Nel periodo che va dal 1925 al 1932, oggetto di questo volume, si assiste alla definitiva mutazione del regime con la definitiva scomparsa delle istituzioni democratiche cui si aggiunge un forte ridimensionamento del ruolo del Partito Fascista e l’accentramento dell’intero potere nelle mani del dittatore.
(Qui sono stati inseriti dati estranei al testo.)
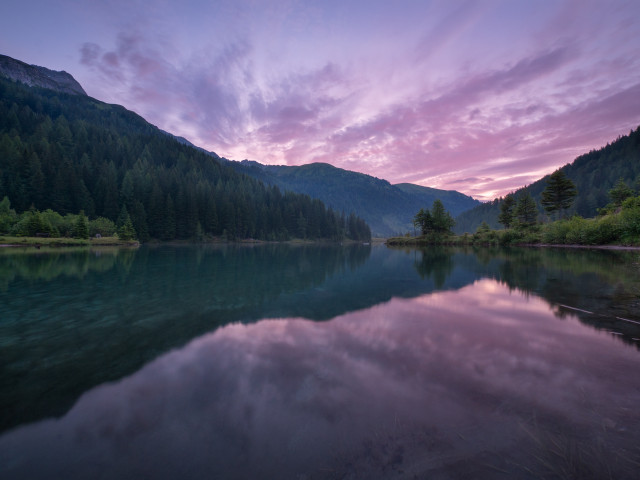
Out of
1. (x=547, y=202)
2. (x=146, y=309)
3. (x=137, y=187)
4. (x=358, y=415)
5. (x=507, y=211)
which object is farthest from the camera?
(x=137, y=187)

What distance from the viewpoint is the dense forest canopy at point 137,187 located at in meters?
81.0

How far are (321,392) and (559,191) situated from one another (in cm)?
8607

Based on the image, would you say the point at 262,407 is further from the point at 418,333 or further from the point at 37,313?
the point at 37,313

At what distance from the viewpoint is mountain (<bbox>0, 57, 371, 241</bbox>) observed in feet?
266

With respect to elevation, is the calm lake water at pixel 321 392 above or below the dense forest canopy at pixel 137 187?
below

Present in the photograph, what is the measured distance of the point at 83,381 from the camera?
599 centimetres

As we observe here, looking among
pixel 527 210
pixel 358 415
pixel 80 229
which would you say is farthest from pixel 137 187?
pixel 527 210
Sono gli anni del massimo consenso per Mussolini suggellato dal trionfo elettorale del 1929, rafforzato dall’universale apprezzamento del regime da parte dell’intero consesso internazionale, consacrato dal Concordato con la Chiesa Cattolica (“L’uomo della Provvidenza” è l’appellativo riservatogli da Papa Ratti) e glorificato dalle vittorie militari vere e presunte nelle guerre libiche.
Sono anche gli anni che vedono l’affermazione del mito di Mussolini quale padre della Nazione, invincibile guida del popolo, instancabile lavoratore, infaticabile amante, cavallerizzo, nuotatore, contadino, operaio, ma anche uomo di lettere e di intelletto.
Un super-uomo che progressivamente pare distaccarsi dalla frustrante gestione delle beghe quotidiane. Liti interne tra funzionari di partito o tra vertici dell’esercito mossi da meschine ambizioni lo lasciano sempre più indifferente. Persino le tensioni familiari e gli affari donneschi, amori e gelosie, non rivestono più la stessa importanza di un tempo. La missione di cui si sente investito è ben più alta, i suoi orizzonti lontani. C’è da costruire una Nazione fascista, un nuovo popolo fascista che guidi il Paese verso orizzonti di gloria.
E così l’uomo si ritrova solo al comando. In questa solitudine, Scurati intravede un senso di amarezza e di delusione che emerge chiaro nelle ultime pagine del romanzo assieme alla consapevolezza che quel popolo italiano, che egli è chiamato a guidare, appaia più incline a perseguire meschini vantaggi personali piuttosto che i grandi e gloriosi ideali fascisti.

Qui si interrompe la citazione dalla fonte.